Feb 22, 2026 • 11 min read
Implementing Mags Sandbox environment on Baremetal machines
We've been building Mags, a sandbox platform for AI agents. Each sandbox is a Firecracker microVM that boots in ~300ms from a pre-warmed pool. Workspaces persist via JuiceFS + OverlayFS — writes go to local disk for speed, then sync to S3 on completion. Our newest trick: instead of tearing down the VM after a job, we park it with the workspace still mounted. If the same workspace runs again within 5 minutes, we skip the entire mount sequence and go from ~4s to ~100ms. Two 64GB bare-metal agents give us ~100 concurrent VMs.
How We Built Mags: Sub-Second Cloud Sandboxes with Firecracker, JuiceFS, and a Warm VM Cache
Mags is a sandbox platform that gives AI agents and developers isolated cloud VMs that boot in ~300ms, persist files automatically, and sleep when idle.

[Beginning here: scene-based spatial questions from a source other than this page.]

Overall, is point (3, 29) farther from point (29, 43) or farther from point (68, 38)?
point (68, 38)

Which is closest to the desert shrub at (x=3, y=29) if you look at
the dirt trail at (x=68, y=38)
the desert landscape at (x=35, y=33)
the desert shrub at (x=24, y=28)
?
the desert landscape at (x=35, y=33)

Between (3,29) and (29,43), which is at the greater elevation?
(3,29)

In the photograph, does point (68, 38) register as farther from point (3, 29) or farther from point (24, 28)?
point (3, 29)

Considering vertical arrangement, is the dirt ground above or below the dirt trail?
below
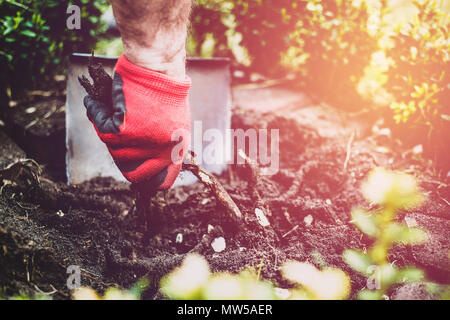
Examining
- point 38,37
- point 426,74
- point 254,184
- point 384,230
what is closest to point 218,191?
point 254,184

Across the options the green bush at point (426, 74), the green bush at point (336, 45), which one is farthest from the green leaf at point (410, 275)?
the green bush at point (336, 45)

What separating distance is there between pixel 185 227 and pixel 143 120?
81cm

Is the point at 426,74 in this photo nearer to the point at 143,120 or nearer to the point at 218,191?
the point at 218,191

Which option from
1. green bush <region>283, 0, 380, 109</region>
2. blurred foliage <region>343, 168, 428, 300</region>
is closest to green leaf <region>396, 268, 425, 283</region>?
blurred foliage <region>343, 168, 428, 300</region>

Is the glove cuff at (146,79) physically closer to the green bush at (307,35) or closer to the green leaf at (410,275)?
the green leaf at (410,275)

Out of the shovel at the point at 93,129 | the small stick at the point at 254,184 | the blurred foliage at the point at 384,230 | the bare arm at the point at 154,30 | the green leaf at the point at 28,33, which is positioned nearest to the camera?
the bare arm at the point at 154,30

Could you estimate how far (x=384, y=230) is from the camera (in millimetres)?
1696

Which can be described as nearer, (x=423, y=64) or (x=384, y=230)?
(x=384, y=230)

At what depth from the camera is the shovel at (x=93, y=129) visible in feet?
6.75

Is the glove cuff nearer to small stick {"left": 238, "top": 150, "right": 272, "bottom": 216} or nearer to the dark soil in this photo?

Under the hood it's a distributed system with an orchestrator, two agent servers, a reverse proxy, and a workspace layer built on JuiceFS + OverlayFS.
This post walks through the architecture — how we route jobs, boot VMs, persist workspaces, and our newest optimization: a warm VM cache that makes repeated workspace runs nearly instant.
The 10,000-Foot View
┌──────────────────────────────────────┐
│ User / AI Agent │
│ (CLI, Python SDK, Node.js SDK) │
└───────────────┬──────────────────────┘
│
HTTPS REST API (port 9000)
SSH proxy (port 20000+)
│
┌───────────────▼──────────────────────┐
│ ORCHESTRATOR SERVER │
│ │
│ ┌──────────┐ ┌──────────────────┐ │
│ │ REST API │ │ SSH Proxy Mgr │ │
│ │ Gateway │ │ (sleep/wake) │ │
│ └────┬─────┘ └───────┬──────────┘ │
│ │ │ │
│ ┌────▼────────────────▼──────────┐ │
│ │ Job Scheduler │ │
│ │ (affinity + least-loaded) │ │
│ └────┬───────────────────┬───────┘ │
│ │ │ │
│ ┌────▼─────┐ ┌────▼─────┐ │
│ │PostgreSQL│ │ gRPC │ │
│ │ (jobs, │ │ Server │ │
│ │ agents) │ │ │ │
│ └──────────┘ └──┬───┬───┘ │
└────────────────────────┼───┼────────┘
gRPC │ │ gRPC
┌────────────────┘ └──────────────┐
│ │
┌──────────────▼───────────────┐ ┌──────────────▼───────────────┐
│ AGENT SERVER 1 │ │ AGENT SERVER 2 │
│ │ │ │
│ ┌────────────────────────┐ │ │ ┌────────────────────────┐ │
│ │ HTTP Proxy │ │ │ │ HTTP Proxy │ │
│ │ *.apps.magpiecloud.com│ │ │ │ *.apps.magpiecloud.com│ │
│ └────────────────────────┘ │ │ └────────────────────────┘ │
│ │ │ │
│ ┌────────────────────────┐ │ │ ┌────────────────────────┐ │
│ │ Mags Executor │ │ │ │ Mags Executor │ │
│ │ (SSH, mount, execute) │ │ │ │ (SSH, mount, execute) │ │
│ └────────────────────────┘ │ │ └────────────────────────┘ │
│ │ │ │
│ ┌────────────────────────┐ │ │ ┌────────────────────────┐ │
│ │ VM Pool │ │ │ │ VM Pool │ │
│ │ │ │ │ │ │ │
│ │ idle: [VM][VM][VM] │ │ │ │ idle: [VM][VM][VM] │ │
│ │ busy: [VM] │ │ │ │ busy: [VM][VM] │ │
│ │ warm: [VM:ws-abc] │ │ │ │ warm: [] │ │
│ └───────────┬────────────┘ │ │ └───────────┬────────────┘ │
│ │ │ │ │ │
│ ┌─────────▼─────────┐ │ │ ┌─────────▼─────────┐ │
│ │ Linux bridge │ │ │ │ Linux bridge │ │
│ │ (private subnet) │ │ │ │ (private subnet) │ │
│ └──┬──┬──┬──┬───────┘ │ │ └──┬──┬──┬──┬───────┘ │
│ tap│tap│tap│tap │ │ tap│tap│tap│tap │
│ ┌──▼──▼──▼──▼───────┐ │ │ ┌──▼──▼──▼──▼───────┐ │
│ │ Firecracker VMs │ │ │ │ Firecracker VMs │ │
│ │ (Alpine Linux) │ │ │ │ (Alpine Linux) │ │
│ └───────────────────┘ │ │ └───────────────────┘ │
└──────────────────────────────┘ └──────────────────────────────┘
│ │
└──────────┬────────────────────────┘
│
┌──────────▼──────────┐
│ AWS S3 │
│ (workspace data │
│ + JuiceFS meta) │
└─────────────────────┘
Part 1: The Orchestrator
The orchestrator is the brain. It runs on a dedicated server and exposes a REST API and a gRPC server. It doesn't run any VMs itself — it routes work to agents.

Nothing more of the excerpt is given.